Field Notes and Follow-Up

The site visit is not completed until you have shared the field notes with your colleagues and placed them in the file. The term field notes implies a precision that the article itself only rarely possesses. Unless a foundation has a specific format for field notes (which few do), the style is left to you, and the result is as close as foundations come to Maoism (at least in the sense of “letting a thousand flowers bloom”). There are a number of effective ways to organize field notes, but perhaps it is best to start this discussion with a couple of methods to avoid.

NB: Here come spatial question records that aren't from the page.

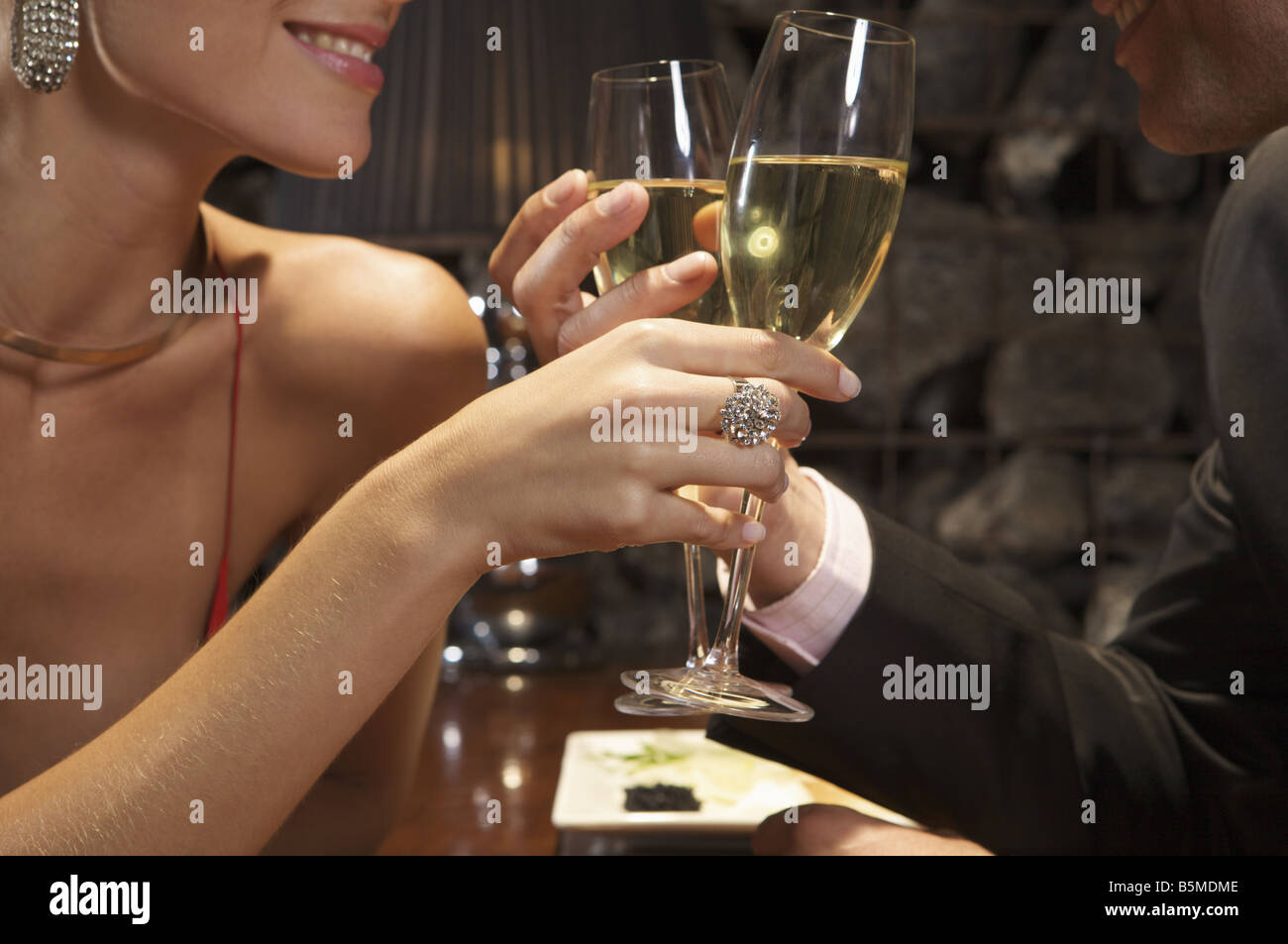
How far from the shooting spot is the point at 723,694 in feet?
2.15

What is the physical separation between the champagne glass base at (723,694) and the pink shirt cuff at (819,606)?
22 cm

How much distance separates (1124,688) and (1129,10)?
680mm

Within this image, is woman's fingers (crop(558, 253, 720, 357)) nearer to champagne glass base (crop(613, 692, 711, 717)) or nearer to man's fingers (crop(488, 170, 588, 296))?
man's fingers (crop(488, 170, 588, 296))

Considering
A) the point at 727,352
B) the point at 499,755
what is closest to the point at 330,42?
the point at 727,352

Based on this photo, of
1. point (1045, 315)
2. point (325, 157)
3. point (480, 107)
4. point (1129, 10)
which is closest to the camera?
point (325, 157)

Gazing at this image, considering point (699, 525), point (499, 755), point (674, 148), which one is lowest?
point (499, 755)

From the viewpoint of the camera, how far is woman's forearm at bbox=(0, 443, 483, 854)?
626mm

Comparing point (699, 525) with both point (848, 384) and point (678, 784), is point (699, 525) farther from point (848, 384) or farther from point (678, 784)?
point (678, 784)
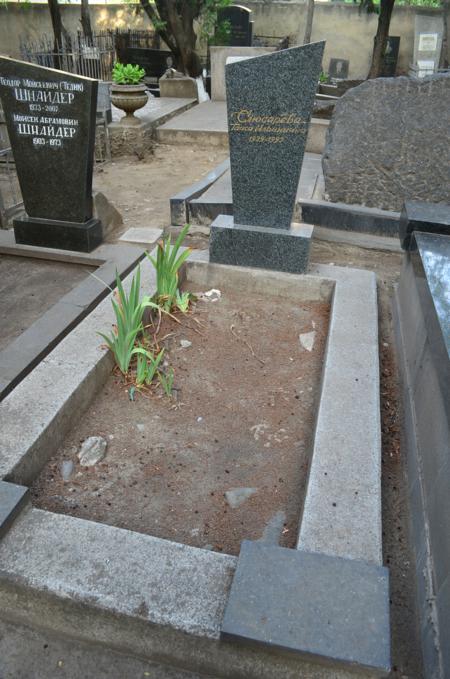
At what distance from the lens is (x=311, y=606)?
5.00 feet

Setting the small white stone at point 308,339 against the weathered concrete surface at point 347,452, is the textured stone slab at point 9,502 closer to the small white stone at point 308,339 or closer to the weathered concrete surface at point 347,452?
the weathered concrete surface at point 347,452

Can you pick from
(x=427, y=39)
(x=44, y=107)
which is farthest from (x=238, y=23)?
(x=44, y=107)

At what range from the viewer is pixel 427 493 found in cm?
208


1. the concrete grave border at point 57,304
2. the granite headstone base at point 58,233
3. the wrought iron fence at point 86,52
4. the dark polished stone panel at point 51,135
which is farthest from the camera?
the wrought iron fence at point 86,52

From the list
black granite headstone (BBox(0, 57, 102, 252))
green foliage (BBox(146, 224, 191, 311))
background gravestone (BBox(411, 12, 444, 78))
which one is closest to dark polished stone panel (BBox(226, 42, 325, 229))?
green foliage (BBox(146, 224, 191, 311))

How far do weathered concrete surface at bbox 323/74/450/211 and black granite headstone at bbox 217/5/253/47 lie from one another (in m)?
12.9

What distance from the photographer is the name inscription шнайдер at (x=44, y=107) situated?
4016 millimetres

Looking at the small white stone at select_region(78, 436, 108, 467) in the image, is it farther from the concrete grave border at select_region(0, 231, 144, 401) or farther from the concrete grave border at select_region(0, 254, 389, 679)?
the concrete grave border at select_region(0, 231, 144, 401)

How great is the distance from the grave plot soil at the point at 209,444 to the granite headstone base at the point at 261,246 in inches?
24.1

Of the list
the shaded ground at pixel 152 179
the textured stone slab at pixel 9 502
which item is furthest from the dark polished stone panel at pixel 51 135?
the textured stone slab at pixel 9 502

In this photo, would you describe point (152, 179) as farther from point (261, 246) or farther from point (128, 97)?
point (261, 246)

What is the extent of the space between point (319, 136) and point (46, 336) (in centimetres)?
574

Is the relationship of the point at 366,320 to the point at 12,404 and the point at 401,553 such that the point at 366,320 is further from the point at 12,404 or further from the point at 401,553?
the point at 12,404

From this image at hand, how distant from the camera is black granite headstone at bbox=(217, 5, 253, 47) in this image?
51.9 ft
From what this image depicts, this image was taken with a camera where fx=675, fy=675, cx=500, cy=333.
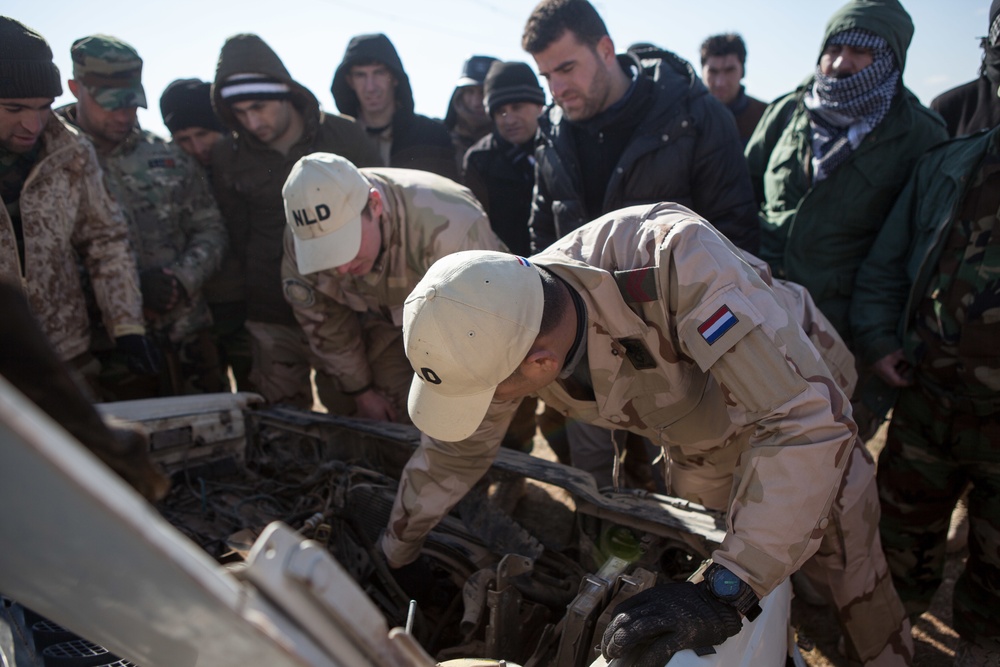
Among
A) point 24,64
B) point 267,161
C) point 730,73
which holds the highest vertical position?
point 730,73

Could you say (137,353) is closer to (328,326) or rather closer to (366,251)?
(328,326)

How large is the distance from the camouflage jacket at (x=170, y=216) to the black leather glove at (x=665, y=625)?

The first method might be described as verbosity tempered by extraneous detail. This typically consists of a virtually verbatim transcript of every conversation held during the visit, including those with cab drivers, with details provided on every event, including a synopsis of plane flights. Copious detail and irrelevant information serve no one well. These kinds of notes do not provide a usable record for the project file, and bore readers long before they can extract useful information. They bring to mind Truman Capote's assessment of Jack Kerouac's work: “That's not writing—it's typing!”

The second method to avoid goes to the other extreme. It might be called the Joe Friday approach—an outline on a diet—which raises the laconic to an art form. Such field notes can be paraphrased as follows: “Arrived. Discussed. Succeeded. Left.” The first method drowns information in trivia, the second desiccates important information. Neither type does the intended job of the field notes, which are meant to document the site visit and to persuade others of the value of the project.

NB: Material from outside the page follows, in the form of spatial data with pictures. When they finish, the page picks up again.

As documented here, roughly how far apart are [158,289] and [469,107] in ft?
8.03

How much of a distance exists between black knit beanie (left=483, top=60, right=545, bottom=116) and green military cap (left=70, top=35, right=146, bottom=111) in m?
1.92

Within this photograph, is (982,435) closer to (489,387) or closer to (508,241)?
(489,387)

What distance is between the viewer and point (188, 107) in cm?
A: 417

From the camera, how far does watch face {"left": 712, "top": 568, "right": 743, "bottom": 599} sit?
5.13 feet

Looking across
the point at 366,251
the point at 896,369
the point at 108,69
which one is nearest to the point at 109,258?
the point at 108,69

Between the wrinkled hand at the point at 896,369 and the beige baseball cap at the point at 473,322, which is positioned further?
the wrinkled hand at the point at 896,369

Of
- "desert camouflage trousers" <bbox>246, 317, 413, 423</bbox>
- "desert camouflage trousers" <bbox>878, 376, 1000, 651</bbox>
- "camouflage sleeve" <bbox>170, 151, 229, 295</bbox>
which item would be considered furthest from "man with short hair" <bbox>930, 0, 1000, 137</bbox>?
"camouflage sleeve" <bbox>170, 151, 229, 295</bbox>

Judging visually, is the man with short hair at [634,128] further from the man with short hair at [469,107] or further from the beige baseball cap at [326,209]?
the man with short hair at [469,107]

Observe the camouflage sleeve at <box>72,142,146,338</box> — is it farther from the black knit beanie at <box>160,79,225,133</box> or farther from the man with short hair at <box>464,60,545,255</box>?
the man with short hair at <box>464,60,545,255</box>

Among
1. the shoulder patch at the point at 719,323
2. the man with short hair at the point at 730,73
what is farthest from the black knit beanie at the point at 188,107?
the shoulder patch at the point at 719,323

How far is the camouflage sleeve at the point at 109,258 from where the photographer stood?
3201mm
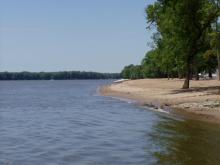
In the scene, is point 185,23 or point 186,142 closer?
point 186,142

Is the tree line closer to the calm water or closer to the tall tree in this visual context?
the tall tree

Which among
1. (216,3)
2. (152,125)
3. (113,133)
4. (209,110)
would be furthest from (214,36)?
(113,133)

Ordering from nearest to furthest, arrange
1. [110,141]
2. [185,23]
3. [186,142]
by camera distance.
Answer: [186,142], [110,141], [185,23]

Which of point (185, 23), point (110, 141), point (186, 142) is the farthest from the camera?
point (185, 23)

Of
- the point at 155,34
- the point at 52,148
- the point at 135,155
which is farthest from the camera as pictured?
the point at 155,34

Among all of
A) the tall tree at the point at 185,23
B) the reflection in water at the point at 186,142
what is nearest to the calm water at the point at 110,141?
the reflection in water at the point at 186,142

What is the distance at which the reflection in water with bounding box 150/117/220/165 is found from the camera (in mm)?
15030

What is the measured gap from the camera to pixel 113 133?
2172 cm

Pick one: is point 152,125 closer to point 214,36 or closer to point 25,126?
point 25,126

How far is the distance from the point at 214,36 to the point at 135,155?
33518mm

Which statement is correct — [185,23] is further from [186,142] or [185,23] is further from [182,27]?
[186,142]

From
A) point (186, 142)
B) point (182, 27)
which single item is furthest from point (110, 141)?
point (182, 27)

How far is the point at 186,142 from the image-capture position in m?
18.5

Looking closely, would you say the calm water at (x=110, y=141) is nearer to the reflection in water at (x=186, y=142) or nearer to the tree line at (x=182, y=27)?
the reflection in water at (x=186, y=142)
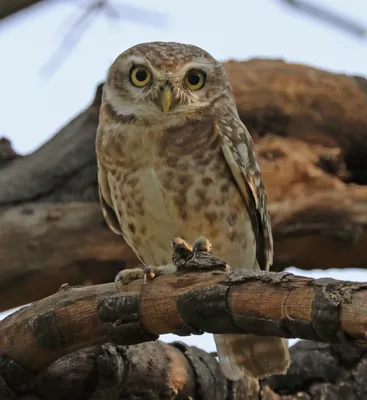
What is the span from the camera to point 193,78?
434 centimetres

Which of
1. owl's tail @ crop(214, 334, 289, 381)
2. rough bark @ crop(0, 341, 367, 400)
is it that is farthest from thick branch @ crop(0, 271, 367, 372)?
owl's tail @ crop(214, 334, 289, 381)

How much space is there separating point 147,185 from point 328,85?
206 centimetres

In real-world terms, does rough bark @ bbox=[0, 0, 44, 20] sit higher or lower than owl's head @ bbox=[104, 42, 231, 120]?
higher

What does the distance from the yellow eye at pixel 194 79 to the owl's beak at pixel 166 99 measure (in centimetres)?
19

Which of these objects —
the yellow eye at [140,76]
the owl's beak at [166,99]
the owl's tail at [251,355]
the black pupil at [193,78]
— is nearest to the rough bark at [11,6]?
the owl's beak at [166,99]

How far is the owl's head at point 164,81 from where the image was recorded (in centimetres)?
416

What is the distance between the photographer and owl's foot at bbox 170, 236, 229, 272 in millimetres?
2801

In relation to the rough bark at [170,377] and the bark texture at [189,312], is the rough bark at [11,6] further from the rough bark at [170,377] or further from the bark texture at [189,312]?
the rough bark at [170,377]

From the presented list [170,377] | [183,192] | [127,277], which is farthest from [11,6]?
[170,377]

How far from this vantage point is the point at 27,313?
3.18m

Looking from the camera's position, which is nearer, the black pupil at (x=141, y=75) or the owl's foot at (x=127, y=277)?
the owl's foot at (x=127, y=277)

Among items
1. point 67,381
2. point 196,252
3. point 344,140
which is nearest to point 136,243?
point 67,381

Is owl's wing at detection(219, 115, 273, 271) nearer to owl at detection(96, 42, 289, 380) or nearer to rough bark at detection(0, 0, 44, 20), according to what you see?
owl at detection(96, 42, 289, 380)

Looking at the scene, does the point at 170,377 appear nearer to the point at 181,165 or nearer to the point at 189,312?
the point at 181,165
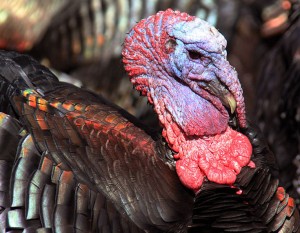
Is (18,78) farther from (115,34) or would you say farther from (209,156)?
(115,34)

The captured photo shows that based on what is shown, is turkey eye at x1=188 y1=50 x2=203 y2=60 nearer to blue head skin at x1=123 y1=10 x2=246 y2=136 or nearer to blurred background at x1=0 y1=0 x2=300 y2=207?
blue head skin at x1=123 y1=10 x2=246 y2=136

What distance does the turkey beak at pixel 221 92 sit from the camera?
8.62 ft

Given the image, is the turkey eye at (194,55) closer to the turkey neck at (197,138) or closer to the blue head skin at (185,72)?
the blue head skin at (185,72)

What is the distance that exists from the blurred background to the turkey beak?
4.59ft

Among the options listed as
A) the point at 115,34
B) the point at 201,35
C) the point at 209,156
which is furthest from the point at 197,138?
the point at 115,34

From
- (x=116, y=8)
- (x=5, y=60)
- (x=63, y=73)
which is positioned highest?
(x=5, y=60)

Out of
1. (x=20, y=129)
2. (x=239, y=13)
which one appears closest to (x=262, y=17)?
(x=239, y=13)

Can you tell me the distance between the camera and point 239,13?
4602 millimetres

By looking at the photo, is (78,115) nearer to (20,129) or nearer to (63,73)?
(20,129)

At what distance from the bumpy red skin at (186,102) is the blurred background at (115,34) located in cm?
132

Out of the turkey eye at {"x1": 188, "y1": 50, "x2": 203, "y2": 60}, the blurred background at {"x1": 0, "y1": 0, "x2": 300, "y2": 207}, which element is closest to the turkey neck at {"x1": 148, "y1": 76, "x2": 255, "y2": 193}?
the turkey eye at {"x1": 188, "y1": 50, "x2": 203, "y2": 60}

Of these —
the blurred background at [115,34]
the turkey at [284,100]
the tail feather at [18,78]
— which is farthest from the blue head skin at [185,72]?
the blurred background at [115,34]

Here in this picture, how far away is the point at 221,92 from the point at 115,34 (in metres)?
1.90

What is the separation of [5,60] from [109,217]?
81 centimetres
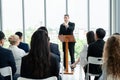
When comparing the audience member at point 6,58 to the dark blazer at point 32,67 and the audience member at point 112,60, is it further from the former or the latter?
the audience member at point 112,60

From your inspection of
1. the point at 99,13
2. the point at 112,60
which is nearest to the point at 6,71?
the point at 112,60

How then should field notes be organized? If the visit itself was brief, a simple way to organize the notes is to write a narrative of the key points discussed, in the order in which they were discussed. For a longer visit, it makes sense to lay out the key points in priority order (regardless of the actual order in which they were discussed during the visit) and then record the outcomes for each. Some program officers favor an expanded outline; others like to flesh out the story with narrative. Still others create a template that they can fill in, so that their notes for different projects have a consistent format.

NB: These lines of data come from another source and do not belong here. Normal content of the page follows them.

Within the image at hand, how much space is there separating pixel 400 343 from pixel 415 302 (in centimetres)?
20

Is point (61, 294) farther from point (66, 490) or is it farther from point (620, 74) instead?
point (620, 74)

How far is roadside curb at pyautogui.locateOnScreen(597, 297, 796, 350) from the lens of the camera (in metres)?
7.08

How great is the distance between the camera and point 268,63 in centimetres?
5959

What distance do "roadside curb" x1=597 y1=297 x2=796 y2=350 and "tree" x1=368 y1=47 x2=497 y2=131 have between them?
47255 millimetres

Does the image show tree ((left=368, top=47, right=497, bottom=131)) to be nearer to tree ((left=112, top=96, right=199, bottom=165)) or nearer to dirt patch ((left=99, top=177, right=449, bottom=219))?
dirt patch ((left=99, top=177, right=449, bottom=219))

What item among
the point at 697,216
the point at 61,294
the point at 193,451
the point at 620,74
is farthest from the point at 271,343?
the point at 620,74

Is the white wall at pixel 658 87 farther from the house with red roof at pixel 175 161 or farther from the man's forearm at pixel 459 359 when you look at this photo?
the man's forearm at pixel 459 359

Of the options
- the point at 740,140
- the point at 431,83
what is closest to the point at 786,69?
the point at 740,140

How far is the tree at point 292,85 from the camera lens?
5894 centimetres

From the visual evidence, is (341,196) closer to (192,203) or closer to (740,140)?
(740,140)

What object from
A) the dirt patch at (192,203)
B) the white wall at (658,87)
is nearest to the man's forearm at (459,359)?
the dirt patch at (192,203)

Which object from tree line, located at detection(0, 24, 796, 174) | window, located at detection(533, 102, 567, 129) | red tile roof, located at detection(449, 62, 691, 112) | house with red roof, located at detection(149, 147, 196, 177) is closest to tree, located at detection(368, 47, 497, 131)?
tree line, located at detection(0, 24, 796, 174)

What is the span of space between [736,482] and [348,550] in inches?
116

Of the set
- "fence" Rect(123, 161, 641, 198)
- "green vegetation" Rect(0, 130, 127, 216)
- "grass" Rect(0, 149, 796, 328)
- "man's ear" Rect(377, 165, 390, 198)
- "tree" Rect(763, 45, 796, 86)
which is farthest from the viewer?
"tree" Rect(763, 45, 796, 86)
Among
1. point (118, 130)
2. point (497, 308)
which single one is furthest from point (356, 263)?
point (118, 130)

However you choose to organize the notes, they need to convey certain essential information. They must demonstrate that you met all the key players and judged them capable, assessed the applying organization's capacity and found it adequate, examined the partnerships and decided they were sound, and weighed the overall risks and concluded that they were worth taking. Moreover, if the site visit is made late in the process, the field notes must be persuasive to foundation colleagues who will be deciding whether a funding document should be written. Unless you receive permission to write a funding document, the proposal will never become a grant. The field notes should close, therefore, with a brief summation of why you believe that the idea described by this project is worthy of support by the foundation and ready to be funded. The field notes are a report on the facts, but they are more than mere reporting: they also rise to the level of advocacy. For this reason alone, they should be completed soon after the visit, written crisply, and most important, written with conviction.

Finally, remember that a part of the follow-up process for a site visit is writing a letter to the applicant thanking the participants for their hospitality. This letter, as previously mentioned, should be used to manage expectations—once again reminding the applicant that funding is not assured—and also reiterating the next steps discussed at the close of the site visit. It is important to have these documented in the file should any questions arise later about what was said by whom to whom.